Bir kitap bittiğinde önce bir iç geçirirsiniz sonra hafif bir gülücük kondurursunuz ya yüzünüze. Oturur düşünürsünüz bütün o satırları. Livaneli'nin kitapları bana bu anları yaşatıyor her zaman.
Kitap her açıdan sizi doyuruyor. Geçmişte yaşanmış ve günümüzde hemen hemen kimsenin bilmediği olaylar , aşk , insan olmanın kötülüğü...
Uzun süredir kitaba dair alıntılar, haberler, incelemeler önüme düşüyordu ama her defasında "Ben bunu sonra okurum ya" diyip erteliyordum. Eğer siz de bunu yapıyorsanız , yapmayın.
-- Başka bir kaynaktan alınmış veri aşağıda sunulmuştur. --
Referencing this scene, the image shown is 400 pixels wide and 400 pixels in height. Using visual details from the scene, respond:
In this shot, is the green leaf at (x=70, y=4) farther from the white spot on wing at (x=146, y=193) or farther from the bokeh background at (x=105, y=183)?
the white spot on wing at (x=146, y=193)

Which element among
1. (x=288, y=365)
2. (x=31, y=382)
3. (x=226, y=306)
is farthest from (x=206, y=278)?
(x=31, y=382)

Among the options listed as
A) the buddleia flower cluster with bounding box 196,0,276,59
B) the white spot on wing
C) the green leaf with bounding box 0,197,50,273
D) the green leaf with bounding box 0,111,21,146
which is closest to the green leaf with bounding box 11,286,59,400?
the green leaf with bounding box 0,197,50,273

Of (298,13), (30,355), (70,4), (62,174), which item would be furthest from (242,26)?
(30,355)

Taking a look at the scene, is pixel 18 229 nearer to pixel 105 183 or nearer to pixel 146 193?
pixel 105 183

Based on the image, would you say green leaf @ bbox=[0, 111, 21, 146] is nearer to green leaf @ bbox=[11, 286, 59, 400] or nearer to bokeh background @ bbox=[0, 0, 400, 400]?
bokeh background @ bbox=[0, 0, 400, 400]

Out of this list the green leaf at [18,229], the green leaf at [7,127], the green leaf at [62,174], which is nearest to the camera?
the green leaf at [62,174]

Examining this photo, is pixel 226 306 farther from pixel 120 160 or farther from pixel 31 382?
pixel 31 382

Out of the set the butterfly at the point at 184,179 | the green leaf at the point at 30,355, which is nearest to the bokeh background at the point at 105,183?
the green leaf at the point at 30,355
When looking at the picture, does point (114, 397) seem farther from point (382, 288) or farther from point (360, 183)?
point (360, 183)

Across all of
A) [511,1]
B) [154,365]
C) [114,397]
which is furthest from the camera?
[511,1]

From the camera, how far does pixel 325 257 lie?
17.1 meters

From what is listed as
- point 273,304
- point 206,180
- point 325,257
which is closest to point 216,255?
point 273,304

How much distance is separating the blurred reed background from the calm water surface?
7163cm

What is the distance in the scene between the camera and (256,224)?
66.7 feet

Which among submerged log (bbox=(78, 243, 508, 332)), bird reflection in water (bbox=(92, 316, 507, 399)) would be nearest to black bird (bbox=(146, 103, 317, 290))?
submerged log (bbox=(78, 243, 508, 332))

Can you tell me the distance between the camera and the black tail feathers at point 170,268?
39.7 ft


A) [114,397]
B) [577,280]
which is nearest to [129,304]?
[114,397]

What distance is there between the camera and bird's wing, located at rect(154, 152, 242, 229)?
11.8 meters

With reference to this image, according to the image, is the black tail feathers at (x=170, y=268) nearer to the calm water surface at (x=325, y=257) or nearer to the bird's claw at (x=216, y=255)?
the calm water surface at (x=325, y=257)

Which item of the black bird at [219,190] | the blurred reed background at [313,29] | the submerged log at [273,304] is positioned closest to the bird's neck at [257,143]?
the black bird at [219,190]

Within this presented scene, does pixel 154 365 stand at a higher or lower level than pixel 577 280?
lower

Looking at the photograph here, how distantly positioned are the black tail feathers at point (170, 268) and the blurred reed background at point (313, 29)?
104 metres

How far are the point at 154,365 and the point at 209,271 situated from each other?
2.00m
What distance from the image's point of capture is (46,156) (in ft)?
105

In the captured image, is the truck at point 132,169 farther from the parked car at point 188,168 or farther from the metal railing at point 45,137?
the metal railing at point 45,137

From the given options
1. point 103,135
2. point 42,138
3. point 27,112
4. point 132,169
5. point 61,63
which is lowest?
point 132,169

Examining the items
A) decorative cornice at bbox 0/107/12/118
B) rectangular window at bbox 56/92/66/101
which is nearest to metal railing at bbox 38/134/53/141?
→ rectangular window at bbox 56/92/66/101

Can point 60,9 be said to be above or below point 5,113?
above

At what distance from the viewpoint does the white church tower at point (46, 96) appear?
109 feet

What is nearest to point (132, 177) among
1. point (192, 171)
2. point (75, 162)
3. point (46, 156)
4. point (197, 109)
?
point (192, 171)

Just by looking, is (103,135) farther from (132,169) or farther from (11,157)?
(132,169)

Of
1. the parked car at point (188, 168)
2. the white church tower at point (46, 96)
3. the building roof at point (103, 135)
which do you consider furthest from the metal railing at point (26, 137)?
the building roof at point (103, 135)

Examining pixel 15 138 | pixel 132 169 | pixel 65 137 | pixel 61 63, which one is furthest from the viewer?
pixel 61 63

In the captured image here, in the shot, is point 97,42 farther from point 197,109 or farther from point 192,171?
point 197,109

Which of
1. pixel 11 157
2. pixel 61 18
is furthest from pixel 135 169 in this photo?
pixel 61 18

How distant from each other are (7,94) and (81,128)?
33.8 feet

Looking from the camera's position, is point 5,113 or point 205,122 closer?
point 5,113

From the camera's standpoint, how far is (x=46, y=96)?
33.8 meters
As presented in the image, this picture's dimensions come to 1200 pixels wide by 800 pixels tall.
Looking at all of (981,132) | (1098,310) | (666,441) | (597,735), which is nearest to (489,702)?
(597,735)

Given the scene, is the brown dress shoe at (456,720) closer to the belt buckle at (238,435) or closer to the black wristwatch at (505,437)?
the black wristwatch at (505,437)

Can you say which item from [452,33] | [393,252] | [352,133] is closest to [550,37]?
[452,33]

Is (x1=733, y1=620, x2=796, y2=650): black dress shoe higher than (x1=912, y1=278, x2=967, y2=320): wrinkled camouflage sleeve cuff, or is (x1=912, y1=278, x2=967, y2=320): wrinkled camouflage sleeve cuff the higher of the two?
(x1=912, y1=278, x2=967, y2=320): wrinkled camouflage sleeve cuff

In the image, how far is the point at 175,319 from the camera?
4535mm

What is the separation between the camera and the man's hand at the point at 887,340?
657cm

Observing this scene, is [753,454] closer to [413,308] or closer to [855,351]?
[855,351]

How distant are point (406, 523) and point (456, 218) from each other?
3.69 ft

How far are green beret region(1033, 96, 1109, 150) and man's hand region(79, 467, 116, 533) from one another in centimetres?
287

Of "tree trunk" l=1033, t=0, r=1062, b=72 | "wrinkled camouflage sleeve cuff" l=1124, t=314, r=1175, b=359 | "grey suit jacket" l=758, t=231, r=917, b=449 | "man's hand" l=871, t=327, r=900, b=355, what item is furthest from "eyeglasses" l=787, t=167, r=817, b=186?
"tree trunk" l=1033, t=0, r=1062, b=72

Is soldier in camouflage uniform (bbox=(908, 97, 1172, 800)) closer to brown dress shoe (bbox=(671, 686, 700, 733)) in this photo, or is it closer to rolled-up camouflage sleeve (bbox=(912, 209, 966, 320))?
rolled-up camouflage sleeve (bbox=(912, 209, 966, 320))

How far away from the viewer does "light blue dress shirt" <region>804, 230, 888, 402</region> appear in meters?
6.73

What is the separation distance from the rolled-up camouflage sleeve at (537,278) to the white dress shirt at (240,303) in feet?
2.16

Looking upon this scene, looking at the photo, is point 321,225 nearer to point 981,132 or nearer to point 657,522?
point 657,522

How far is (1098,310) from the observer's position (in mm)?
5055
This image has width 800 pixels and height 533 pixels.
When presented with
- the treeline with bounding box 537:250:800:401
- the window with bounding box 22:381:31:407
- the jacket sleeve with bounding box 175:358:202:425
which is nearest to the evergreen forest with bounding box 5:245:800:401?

Her insanın ölmeden önce okuması gerekenler listesi vardır, bu kitap o listelere layık.
Dil olarak akıcı, ama akıcılığının yanında bir çırpıda bitebilen bir kitap değil. Bunun sebebi içerisinde barındıran olaylardan çokça bilgiler vermesi. Bu bilgiler hemen okuyayım geçeyimlik değil insan oturup düşünüyor.
Kısacası Zülfü Livane'li diline olan sevgimden ötürü ne kadar tarafsız olabilirsem o kadar tarafsız düşüncelerim :)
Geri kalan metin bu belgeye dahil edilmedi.